Hassliebe: Die Berlinale und Israel

Nach einem Antisemitismusskandal im vergangenen Jahr, ließ sich die Berlinale an, dieses Mal alles besser zu machen. Leider nur auf den ersten Blick. Berlinale und Israel – das ist und bleibt eine Hassliebe.
Von Anna Lutz

Ein Blick in das diesjährige Berlinale-Programm zeigt: Israel ist vertreten. Dieses Mal zwar nicht im Wettbewerb – da ist mit „Yunan“ stattdessen ein Film mit palästinensischer Beteiligung zu sehen. Wohl aber in mindestens zwei Dokumentationen, die explizit die Opfer des 7. Oktober würdigen und die Verbrechen der Hamas verurteilen. 

Da ist zum einen der Film „Holding Liat“, eine amerikanische Produktion. Schon der Name des Films ist Kunst. Denn übersetzt kann er zweierlei bedeuten: „Liat in den Armen halten“. Und „Liat gefangen halten“. Beides trifft in der Dokumentation zu. Denn Liat Beinin war eine der 250 Menschen, die die Terrororganisation Hamas am 7. Oktober im Kibbuz Nir Oz entführte. 1.139 Menschen ermordete sie.

════

> [ZIEL DER AUFGABE]:
Führen Sie den Auszug über die Berlinale und Israel im Anschluss an seinen letzten Satz fort. Die Einträge werden für die Bearbeitung nicht benötigt.

════

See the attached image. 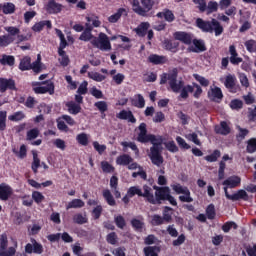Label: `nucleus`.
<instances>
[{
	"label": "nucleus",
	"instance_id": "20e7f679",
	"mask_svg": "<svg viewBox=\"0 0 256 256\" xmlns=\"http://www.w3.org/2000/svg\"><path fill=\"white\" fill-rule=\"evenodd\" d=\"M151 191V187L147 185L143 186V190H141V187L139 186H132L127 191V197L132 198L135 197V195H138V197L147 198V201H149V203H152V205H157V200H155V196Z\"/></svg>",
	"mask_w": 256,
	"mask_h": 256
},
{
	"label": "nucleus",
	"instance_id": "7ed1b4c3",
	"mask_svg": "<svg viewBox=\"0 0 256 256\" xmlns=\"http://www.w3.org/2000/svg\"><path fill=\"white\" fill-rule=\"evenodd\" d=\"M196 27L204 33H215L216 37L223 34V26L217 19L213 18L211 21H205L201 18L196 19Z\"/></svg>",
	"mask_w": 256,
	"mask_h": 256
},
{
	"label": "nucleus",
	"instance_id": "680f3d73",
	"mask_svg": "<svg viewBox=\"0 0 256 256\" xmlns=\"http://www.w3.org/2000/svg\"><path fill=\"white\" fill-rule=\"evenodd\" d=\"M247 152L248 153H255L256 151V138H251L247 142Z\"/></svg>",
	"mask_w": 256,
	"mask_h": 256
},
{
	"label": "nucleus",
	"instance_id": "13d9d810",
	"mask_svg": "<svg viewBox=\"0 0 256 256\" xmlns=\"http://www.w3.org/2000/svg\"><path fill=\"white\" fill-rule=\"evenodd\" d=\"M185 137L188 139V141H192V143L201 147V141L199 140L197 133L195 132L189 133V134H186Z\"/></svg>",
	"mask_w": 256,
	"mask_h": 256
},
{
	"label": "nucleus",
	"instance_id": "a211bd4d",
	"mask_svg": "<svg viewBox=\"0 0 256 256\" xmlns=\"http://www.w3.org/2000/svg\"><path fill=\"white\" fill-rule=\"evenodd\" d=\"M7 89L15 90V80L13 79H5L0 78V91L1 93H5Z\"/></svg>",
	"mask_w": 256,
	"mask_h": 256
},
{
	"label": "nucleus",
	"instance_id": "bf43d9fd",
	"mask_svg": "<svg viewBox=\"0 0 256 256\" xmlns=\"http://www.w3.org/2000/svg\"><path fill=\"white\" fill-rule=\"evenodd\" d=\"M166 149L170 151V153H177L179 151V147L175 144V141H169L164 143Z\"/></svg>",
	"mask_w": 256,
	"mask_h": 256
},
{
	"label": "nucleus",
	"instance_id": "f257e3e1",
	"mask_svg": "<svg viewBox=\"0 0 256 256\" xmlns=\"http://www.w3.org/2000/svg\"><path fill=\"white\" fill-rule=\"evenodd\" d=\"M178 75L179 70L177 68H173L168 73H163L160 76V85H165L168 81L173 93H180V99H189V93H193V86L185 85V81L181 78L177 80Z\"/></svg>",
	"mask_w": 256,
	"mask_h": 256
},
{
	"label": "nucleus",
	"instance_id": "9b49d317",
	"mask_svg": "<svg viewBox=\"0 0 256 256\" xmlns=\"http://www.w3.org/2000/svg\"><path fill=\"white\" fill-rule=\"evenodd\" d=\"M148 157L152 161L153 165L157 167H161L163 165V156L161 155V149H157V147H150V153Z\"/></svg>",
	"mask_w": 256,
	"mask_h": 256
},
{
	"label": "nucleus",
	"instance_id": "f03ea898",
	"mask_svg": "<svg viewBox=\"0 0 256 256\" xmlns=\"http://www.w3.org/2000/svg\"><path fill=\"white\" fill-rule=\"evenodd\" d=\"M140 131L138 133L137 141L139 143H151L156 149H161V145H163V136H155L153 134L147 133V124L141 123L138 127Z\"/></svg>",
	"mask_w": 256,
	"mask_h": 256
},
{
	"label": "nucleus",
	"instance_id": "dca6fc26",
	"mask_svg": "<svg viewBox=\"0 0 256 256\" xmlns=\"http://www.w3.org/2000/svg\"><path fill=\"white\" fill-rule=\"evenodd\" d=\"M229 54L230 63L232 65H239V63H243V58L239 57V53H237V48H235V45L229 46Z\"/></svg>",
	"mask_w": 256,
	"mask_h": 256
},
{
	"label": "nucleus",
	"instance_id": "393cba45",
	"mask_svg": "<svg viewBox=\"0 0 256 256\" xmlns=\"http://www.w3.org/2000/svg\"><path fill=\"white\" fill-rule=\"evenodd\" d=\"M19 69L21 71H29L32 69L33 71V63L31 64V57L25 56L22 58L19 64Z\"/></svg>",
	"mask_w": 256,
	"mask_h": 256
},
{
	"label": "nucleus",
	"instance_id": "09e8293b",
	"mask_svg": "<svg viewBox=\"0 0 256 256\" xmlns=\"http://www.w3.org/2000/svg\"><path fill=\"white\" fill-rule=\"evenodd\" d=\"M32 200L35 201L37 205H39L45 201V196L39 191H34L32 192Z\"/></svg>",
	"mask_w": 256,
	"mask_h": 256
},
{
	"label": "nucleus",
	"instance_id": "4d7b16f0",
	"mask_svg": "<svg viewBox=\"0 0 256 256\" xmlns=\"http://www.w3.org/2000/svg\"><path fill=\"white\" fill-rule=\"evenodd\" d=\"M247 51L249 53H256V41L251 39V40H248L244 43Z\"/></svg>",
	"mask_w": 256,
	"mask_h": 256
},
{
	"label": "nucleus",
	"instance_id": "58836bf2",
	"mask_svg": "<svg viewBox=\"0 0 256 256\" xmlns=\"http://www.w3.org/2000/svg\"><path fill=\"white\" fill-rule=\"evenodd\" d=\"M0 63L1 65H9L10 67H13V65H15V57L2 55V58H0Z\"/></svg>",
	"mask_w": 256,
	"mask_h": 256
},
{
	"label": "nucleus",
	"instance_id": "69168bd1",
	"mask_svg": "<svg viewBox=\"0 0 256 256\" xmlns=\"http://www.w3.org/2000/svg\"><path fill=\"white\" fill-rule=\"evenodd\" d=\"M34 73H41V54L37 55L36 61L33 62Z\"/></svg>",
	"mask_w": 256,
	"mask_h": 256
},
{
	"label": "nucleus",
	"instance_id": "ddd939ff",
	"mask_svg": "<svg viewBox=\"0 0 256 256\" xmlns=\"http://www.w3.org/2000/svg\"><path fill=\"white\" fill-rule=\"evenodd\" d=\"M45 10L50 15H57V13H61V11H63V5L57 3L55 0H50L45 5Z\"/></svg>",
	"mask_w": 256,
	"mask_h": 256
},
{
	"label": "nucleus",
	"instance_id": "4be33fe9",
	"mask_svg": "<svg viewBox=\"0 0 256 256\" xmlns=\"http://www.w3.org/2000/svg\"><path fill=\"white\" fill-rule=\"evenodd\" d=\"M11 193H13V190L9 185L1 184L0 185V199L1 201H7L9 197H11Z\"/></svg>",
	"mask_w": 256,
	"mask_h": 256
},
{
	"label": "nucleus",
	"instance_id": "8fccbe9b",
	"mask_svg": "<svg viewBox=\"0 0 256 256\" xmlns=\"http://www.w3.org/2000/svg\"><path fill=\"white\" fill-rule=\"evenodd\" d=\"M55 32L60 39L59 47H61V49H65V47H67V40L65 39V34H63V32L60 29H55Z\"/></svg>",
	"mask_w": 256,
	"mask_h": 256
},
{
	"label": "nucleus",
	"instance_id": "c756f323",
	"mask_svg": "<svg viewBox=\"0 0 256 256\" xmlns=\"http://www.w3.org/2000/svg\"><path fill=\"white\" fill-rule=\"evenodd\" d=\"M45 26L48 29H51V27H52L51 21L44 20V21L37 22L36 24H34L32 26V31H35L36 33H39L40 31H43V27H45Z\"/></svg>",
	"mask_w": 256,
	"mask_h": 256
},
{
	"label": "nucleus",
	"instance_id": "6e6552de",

════

> [ENDERGEBNIS]:
Schon einen Tag nach dem Anschlag begann Brandon Kramer seine Dreharbeiten. Er sprach mit Liats Familie, begleitet die Eltern Yehuda und Chaya, Juden mit US-Bürgerschaft, dabei, wie sie das zerstörte Haus ihrer Tochter besuchen. Nicht nur sie wurde entführt, auch ihr Ehemann Aviv ist zu diesem Zeitpunkt in den Händen der Hamas. Die erwachsenen Kinder konnten sich retten, besonders der älteste Sohn Netta erlebte den Terrorangriff direkt mit und kam geradeso mit dem Leben davon.

Bewegende Doku: „Holding Liat“

So ist „Holding Liat“ zum einen ein Film über das Leid einer Familie, die durch die Hamas entzweigerissen wurde. Zum anderen aber auch ein höchst politischer Film, denn auch hier ist die Familie gespalten. Yehuda ist ein Unterstützer des als links geltenden unabhängigen Politikers und für die Demokraten als US-Senator fungierenden Bernie Sanders.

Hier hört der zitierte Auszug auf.